2005超女曲终人未散,商业开发才刚刚开始。十强特辑热卖,同时有SP的朋友私下评价:“天娱已经乱开价了”。显然十强特辑是大众模式的产物,而小众产品应该寻求更高单价而不是总价。目前的信息并没有显示出创新的思路。
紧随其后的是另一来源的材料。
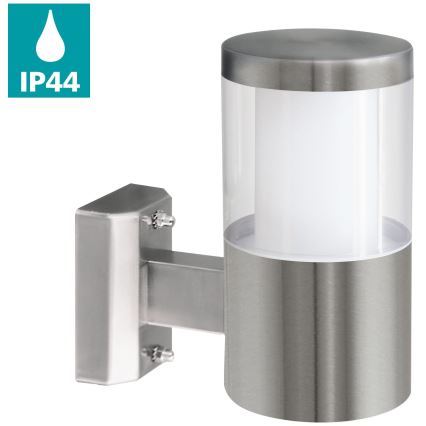 Eglo - vonkajšie LED svietidlo LED/3,7W/230V IP44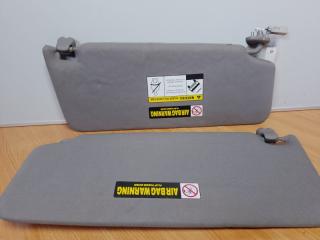 Козырек солнцезащитный ACURA MDX (YD2) 06-13 YD2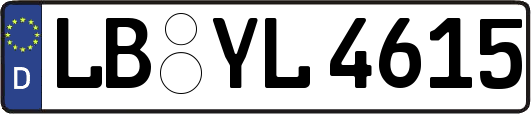 LB-YL4615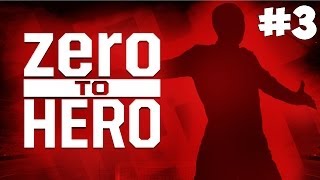 FIFA 14 - ZERO TO HERO - THE BEAST!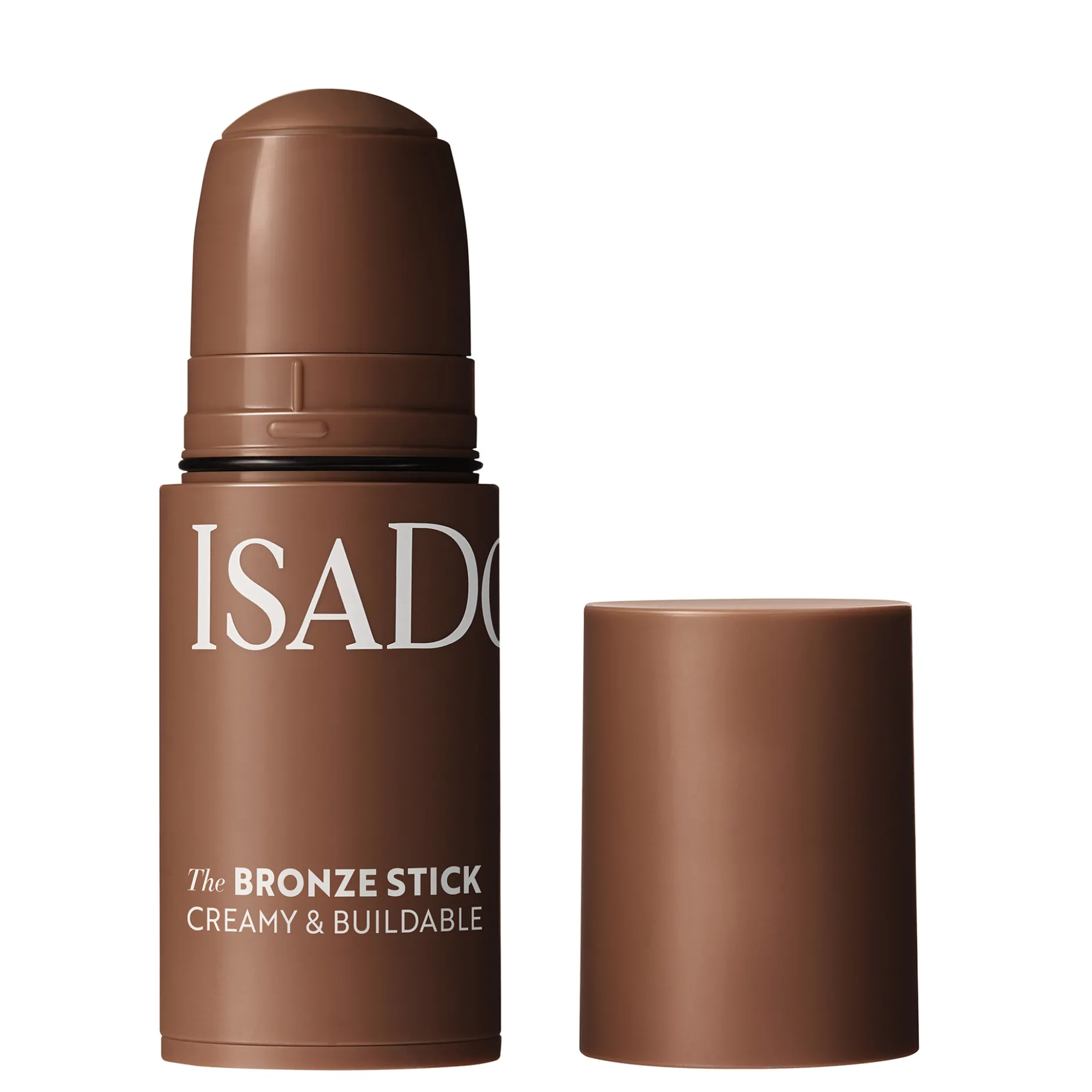 Isadora The Bronze Stick 35 Warm Bronze 5,5 g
几位超级女生大致分为两组,李宇春和周笔畅肯定是小众产品,而张靓颖、何洁、叶一茜应该可以走大众路线。她们的经纪人也最好先研究一下其各自歌迷的特点。“凉粉主要是男性”,那么和喜欢叶一茜的“成熟男人”有什么区别,“成熟男人”和茜茜糖又有什么联系?反正传出来的几张最新造型,都有些不靠谱。李宇春有个颇似梅艳芳的扮相。可以视为对“男人婆”形象的“修正”,设计师显然不明白这对玉米就不是个问题,对其他观众再修也没用;那种“中国xxx”的思维定式又是多么根深蒂固。二人的共同点是高瘦,但看看最体现梅气质的电影<胭脂扣>就知道其她差距有多大。实际上张靓颖长期唱吧养家,和梅的早年经历相似,有人就攻击张“风尘气太重”,这也是梅的风评。但她也缺乏那种形销骨立的凄艳之美。

何洁有些Babyfat,可爱至极。但她的一个MV,在瀑布下劲舞,最好还是找长腿波霸来,还有天使的扮相,不如……扮丘比特?实际上在大众模式下,因为人是立体,影像是平面,上镜总要比真人显胖,所以选秀务求高瘦,即使何形象更大众,恐怕也难有机会。
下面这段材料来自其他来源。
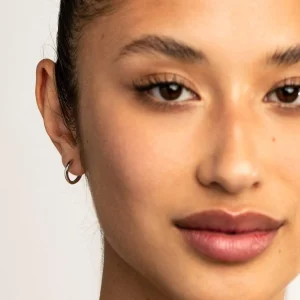 BRUNA The Label Isola Medium Hoops^ Creolen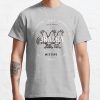 ssrcoclassic teemensheather greyfront altsquare product1000x1000.u1 11 - Stray Kids Gifts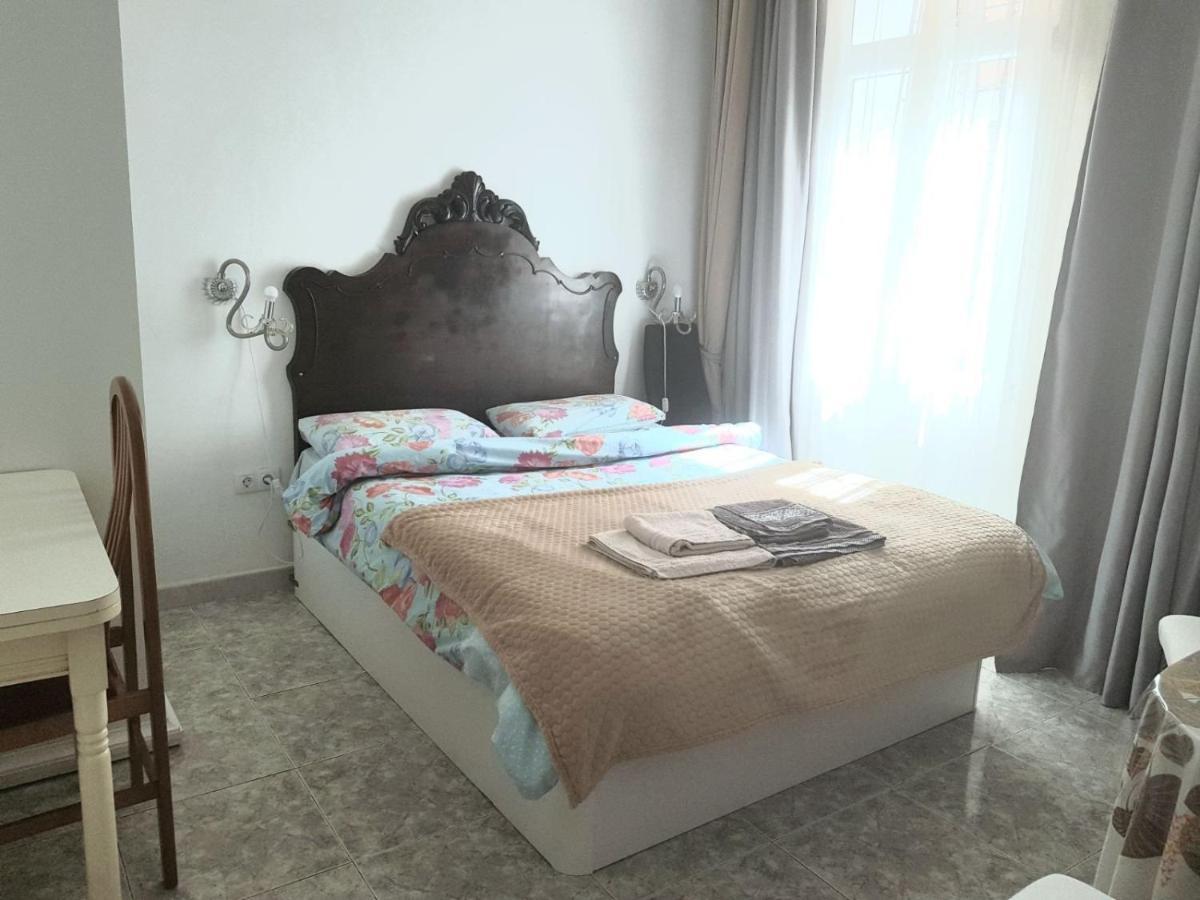 Apartament Casa Cerca De Plaza De Toros Alicante Zewnętrze zdjęcie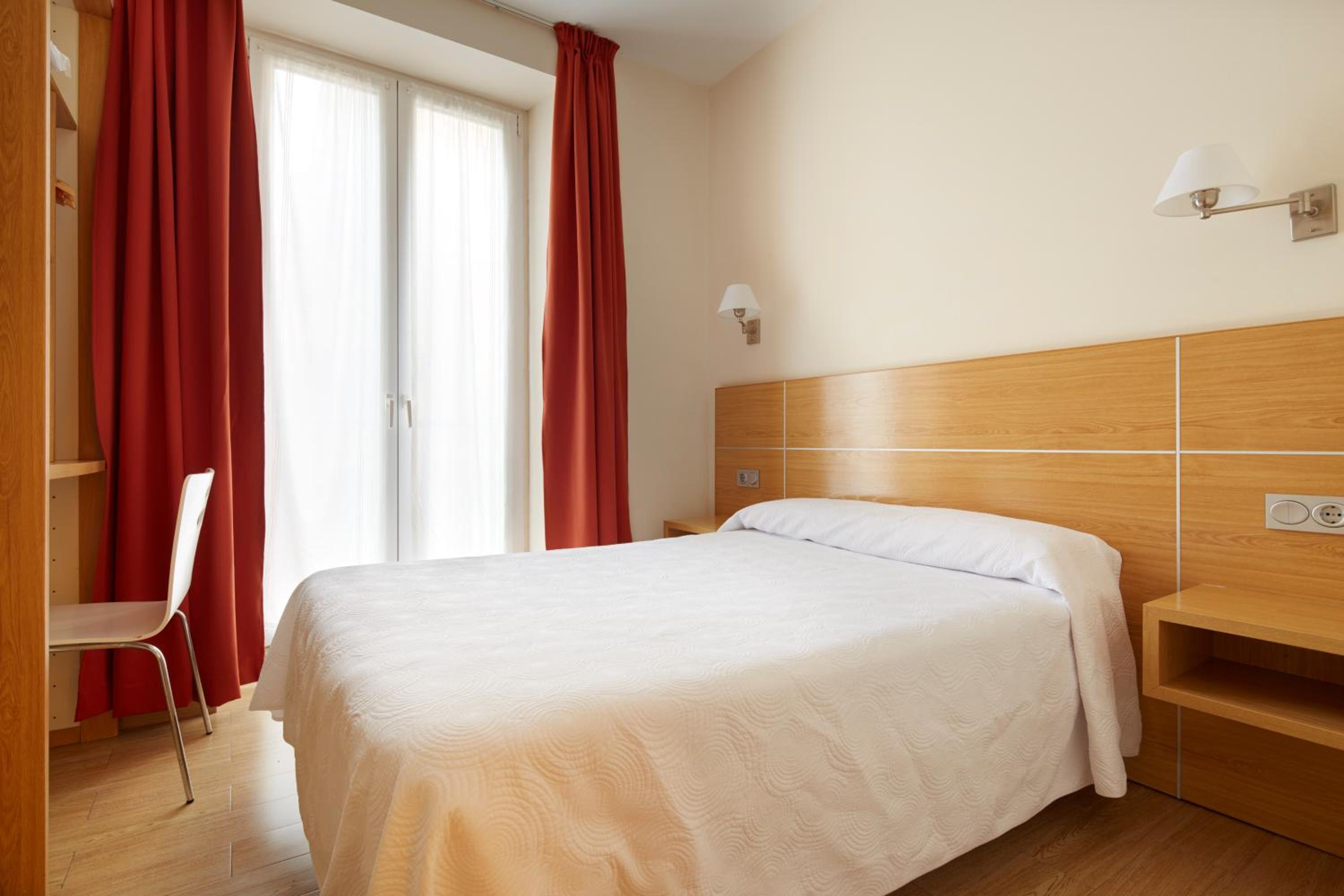 Habitación Doble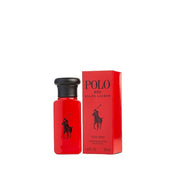 Perfume Polo Red Hombre Edt 30 Ml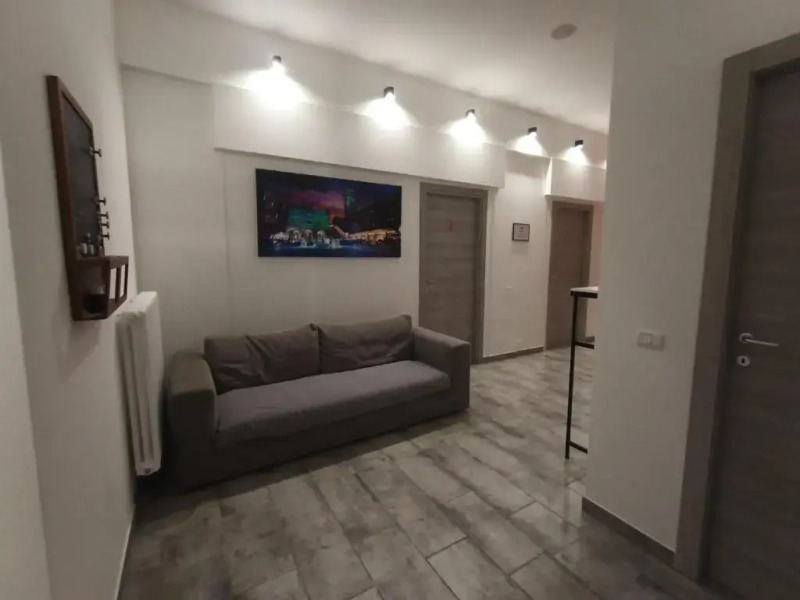 Airport Boulevard Guesthouse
这些照片暗示了某种脱节,超女得天时地利人和实现创新,但后期开发只能回归到大众模式,制作公司未必感觉不到其中的矛盾,但本能地走老路。坚持用大众模式做小众产品,会做死的。“成熟男人”无所作为尚且如此受伤,何况积极的玉米?也许应该让她们继续参与进来。但PK已经Game over,积极观众们归于沉寂,怎么找到她们?又能做什么?PK就像战争,不成功便成仁,但在和平时期不容易保持高昂的士气。需要营造另一种积极沉浸,来创造更受欢迎的消极吸收体验。也许可以招揽“优质玉米”做顾问?借助网络平台集思广益?李宇春形象设计大赛?还PK呀。总决赛后,一位评委感慨:“超级女声毕业了”,也许创新才刚开始。

需要创新的组织和商业模式。小众产品的前两个阶段密不可分,而小众消极吸收体验应该可以剥离出来,由于低成本和差异化能力大不相同,也必须剥离。目前湖南卫视交给关系企业天娱来运作,这还是大众模式资源垄断的思路。借鉴中移动与SP合作模式,湖南卫视-天娱也许可以继续充当大众平台,同时开放地扶植一定数量小众产品供应商。
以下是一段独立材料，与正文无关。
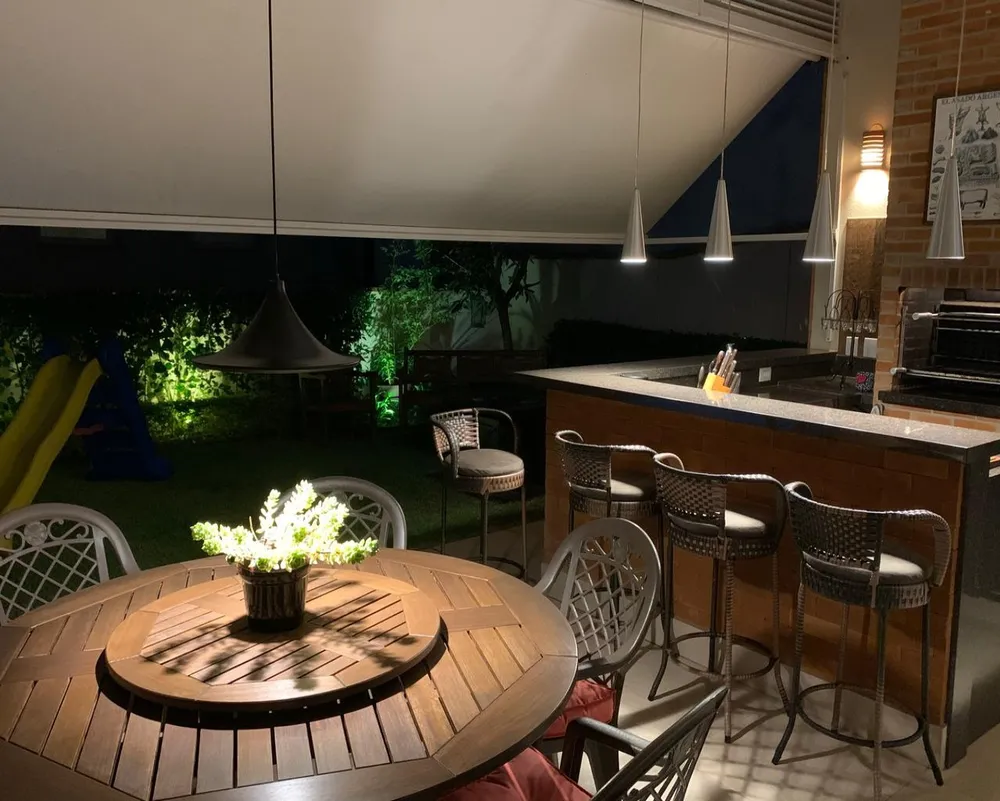 Casa de Condomínio, 4 quartos - Foto 7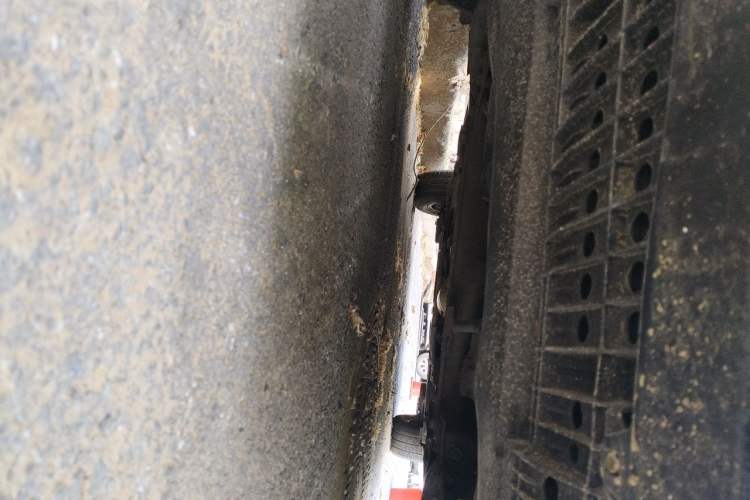 Used Toyota Corolla 2011 1.6L Manual GL Chassis Front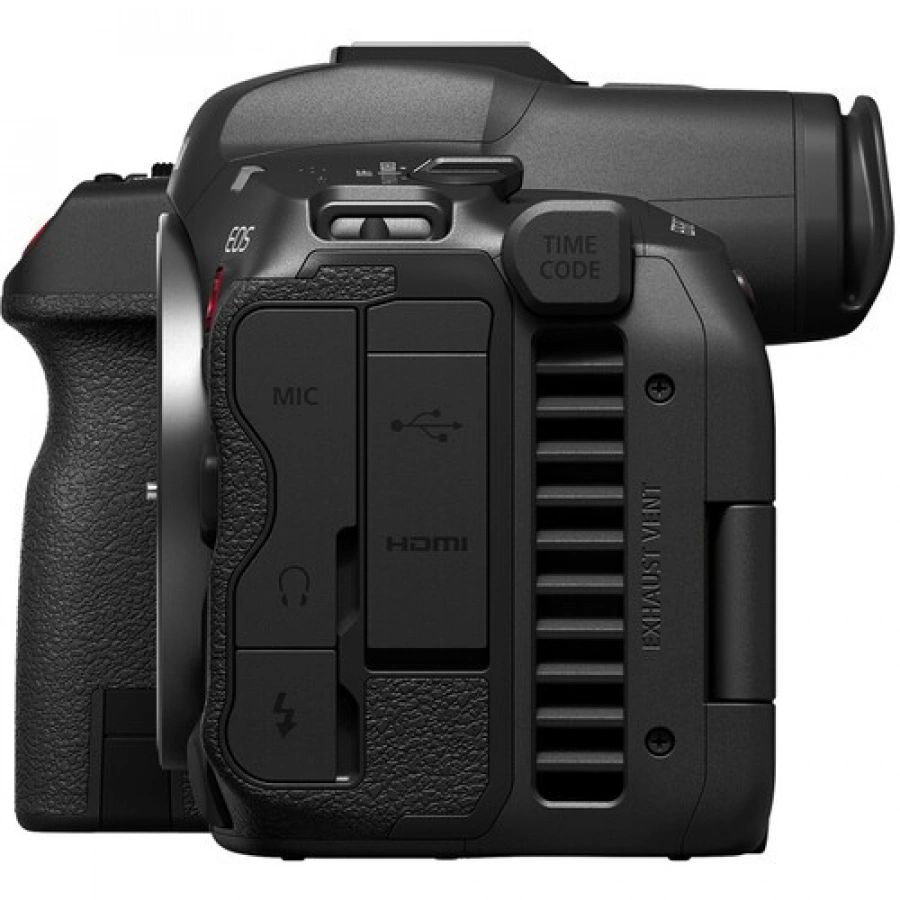 Canon EOS R5 C Cinema Camera | CamTools UAE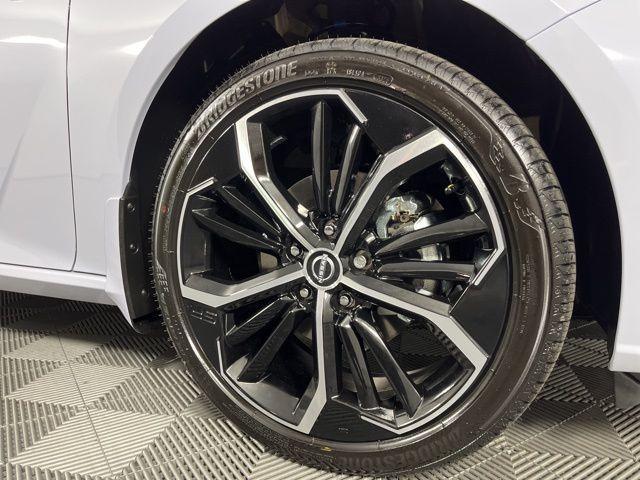 new 2025 Nissan Altima car, priced at $29,895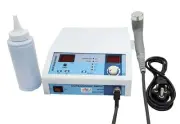 PHYSIO LIFE CARE Advance Ultrasonic Therapy 1 Mhz Physiotherapy Device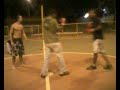 Renato Vs Pablo (BOXE)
2006超女就不再是文化现象,但仍然有望大赚。PK和观赏PK是人类的天性,哪些人喜欢谁也有无穷的可能,这类节目就有运作的空间,何况又有2005年的空前成功铺垫。届时KTV产品的消费人数将更多,加强与兄弟台的合作。电视剧产品要更煽情,玉米是再多的0总要前面有李宇春这个1。而对于最重要的团体PK产品,最重要的工作是维护信用。在大众模式下,由于资源的垄断,黑幕是必然的副产品,但只是降低本就低效和低强度的供给,而在新模式下,积极观众采取行动的前提,是他们确信能够决定结果。即使一个小负面事件也可能极大地打击这种信心,导致整个市场萎缩甚至自杀,再恢复就难了。中国的股市和球市都是榜样。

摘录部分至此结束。